This Article is From Nov 04, 2009

Vande Mataram: 'No resolution passed before me'

Vande Mataram: 'No resolution passed before me'

(File photo)

New Delhi: A day after the BJP questioned his presence at the Jamiat Ulama-i-Hind conference in Deoband, where a fatwaa was issued against Vande Mataram, Home Minister P Chidambaram has hit back.

Chidambaram says he was not present when the Jamiat Ulama-e-Hind adopted a resolution at its 30th general session in Deoband on Tuesday asking Muslims not to recite 'Vande Mataram'.

"Home Minister P Chidambaram was at the JUH conference at Deoband on November 3 between 10 am and 12 noon. No resolution was passed during that period. When he spoke, he was not aware of any resolution relating to Vande Mataram or women's reservation and television," a statement issued by his aide said.

Besides, the Home Minister was reading from a prepared text and there was no occasion to depart from that text, the statement said reacting to a statement of BJP leader Mukhtar Abbas Naqvi.

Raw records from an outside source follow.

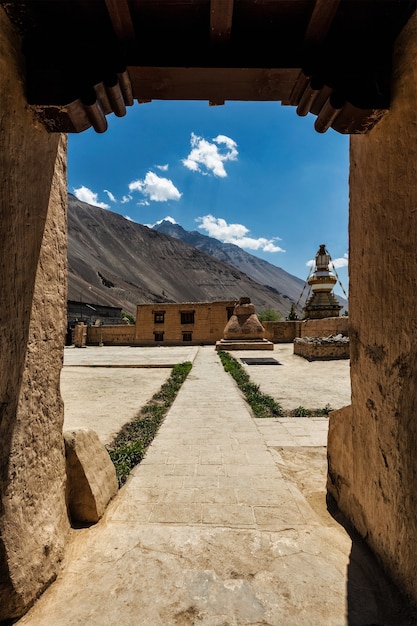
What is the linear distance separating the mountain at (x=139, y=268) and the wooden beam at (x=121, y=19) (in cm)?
6467

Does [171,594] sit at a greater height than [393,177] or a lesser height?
lesser

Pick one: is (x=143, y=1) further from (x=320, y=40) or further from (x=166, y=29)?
(x=320, y=40)

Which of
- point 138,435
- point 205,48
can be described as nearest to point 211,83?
point 205,48

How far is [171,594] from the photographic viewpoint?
1.68 meters

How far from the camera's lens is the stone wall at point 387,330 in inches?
66.5

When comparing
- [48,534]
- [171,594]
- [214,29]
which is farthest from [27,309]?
[214,29]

The Jamiat Ulama-i-Hind had on Tuesday endorsed a fatwaa issued by the influential Darul Uloom seminary at Deoband that calls on Muslims not to sing Vande Mataram as doing so was violative of Islam's faith in monotheism.

The resolution was passed on a day when the home minister addressed the assembly at Deoband.

The BJP lost no time in reacting - claiming that the minister's presence had "legitimised" the "anti-Vande Mataram" view.

The Jamiat move has come in the backdrop of some states like BJP-ruled Madhya Pradesh introducing singing of Vande Mataram in government-run schools.

BJP vice-president Mukhtar Naqvi said singing Vande Mataram was not compulsory but the manner in which the Jamiat opposed the verses immortalised in Bankim Chandra Chatterjee's classic was unacceptable. He also targeted Chidambaram for addressing a gathering where the singing of Vande Mataram was opposed saying this would be read as support for the Jamiat's "retrograde" viewpoint.